言われてみれば、お酒とは時代を越えるタイムカプセルのようなものなのかもしれない。
「素晴らしい事を言ってくれるよ。確かにその通りだ」
「えへへ、そうでしょうか」
「そんなこと考えもしなかった。……それじゃ、親父さんの遺した酒の味、俺も愉しんで良いかな」
「はい、是非飲んで下さい! 」
元気の良い返事を聞いて、いざ自らカクテルを作り、飲もうとする。
ところが、それと同時に姿を消していた祖母が右手に何か入った袋を携えて「ただいまさねぇ」と、戻ってきた。
「あ、お婆ちゃんお帰りなさい。どこに行ってたの?」
ナナが尋ねると、祖母はテーブルに並んだ酒と少し顔の赤いナナを見て「あらま」と両手を上げた。
「何だい、もう酒盛り始めてたのかい。私がいないのに始めるなんて、良い度胸してるさねぇ」
祖母はジトッとした目でアロイスを見つめ、意地悪そうに脇腹を突いて言った。
「っとと、すみません。勝手に始めてしまって」
「ふっふっふ、別に怒ってないさ。それより、ほれ」
祖母は、手に持っていた袋をテーブルに置いて、ガサガサと袋の中から何かを取り出した。
「酒持ってきた辺りから飲むつもりだったんだろうと思ってなぁ。だけど甘い酒ばっか並んでたし、アロイスさんはもっと硬派なの飲みたいと思ってね、商店街までひとっ走りしてきたんさ」
テーブルに並べたそれは、市販されているウィスキーとクラッカーやサラミ、チーズといった多種なツマミだった。
(あっ、お婆ちゃんたら)
一見すれば祖母が一緒に酒を飲むために買ってきたと思うかもしれないが、ナナだけは祖母の行動がどういうことか理解していた。
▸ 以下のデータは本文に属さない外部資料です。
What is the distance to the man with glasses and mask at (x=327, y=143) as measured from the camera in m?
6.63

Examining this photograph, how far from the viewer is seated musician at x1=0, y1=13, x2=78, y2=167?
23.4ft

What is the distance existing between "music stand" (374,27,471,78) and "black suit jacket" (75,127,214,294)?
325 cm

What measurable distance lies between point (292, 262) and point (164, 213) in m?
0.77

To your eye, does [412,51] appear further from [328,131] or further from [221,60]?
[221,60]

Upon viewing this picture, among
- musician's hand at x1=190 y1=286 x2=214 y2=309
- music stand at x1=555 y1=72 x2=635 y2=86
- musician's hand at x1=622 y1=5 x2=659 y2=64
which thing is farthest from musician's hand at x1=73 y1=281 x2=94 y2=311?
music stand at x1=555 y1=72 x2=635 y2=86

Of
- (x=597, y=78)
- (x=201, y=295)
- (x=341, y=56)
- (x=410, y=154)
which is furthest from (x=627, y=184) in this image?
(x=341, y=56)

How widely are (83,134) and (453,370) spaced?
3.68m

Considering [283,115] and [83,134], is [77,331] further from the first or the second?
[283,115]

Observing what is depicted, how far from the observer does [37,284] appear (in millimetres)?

きっと、ナナの父親もとい息子が遺した酒を前に、つい涙してしまった恥ずかしさを隠したくてわざわざ買ってきたのだということを。
今にでも宅飲みが始められそうな状況だが、アロイスは「待って下さい」と言った。
「お婆さん、その気持ちは有り難いんですけど、そろそろ夕方なので失礼しなければ」
もう、時刻は午後3時を回っていた。
約束の片付けもほとんど済んでいないままだし、アロイスはさくっと酒を飲んだら、商店街に出て宿で一泊して、明日には廃屋の片付けをしに行こうと考えていた。
「夕方ってことは、飲みしながら今日は泊まっていけばいいさね。なぁ、ナナ」
祖母はナナに同意を求めると、ナナは髪の毛をぴょこんと動かすくらい頷いた。
「アロイスさん、よければうちに泊まっていってください」
それを聞いたアロイスは、さすがに「それは…」とたじろぐ。
「それとも、行く宛があるなら引き止めしないがねぇ」
「……行く宛は特にないのですが、何から何まで厄介になっては迷惑を通り越してますよ」
「アロイスさんが良ければって話さね。うちとしては、ナナの父親……私の息子の遺し物を見つけてくれただけで感謝しきれないさ」
「お昼ご飯を食べさせて貰って、お礼の片付けの合間に見つけただけですし……」
見つけようと思って見つけたわけではないし、そもそもお昼ご飯のお礼として行うはずだった片付けも終わっていない。これ以上、恩を作るのもどうかと思った。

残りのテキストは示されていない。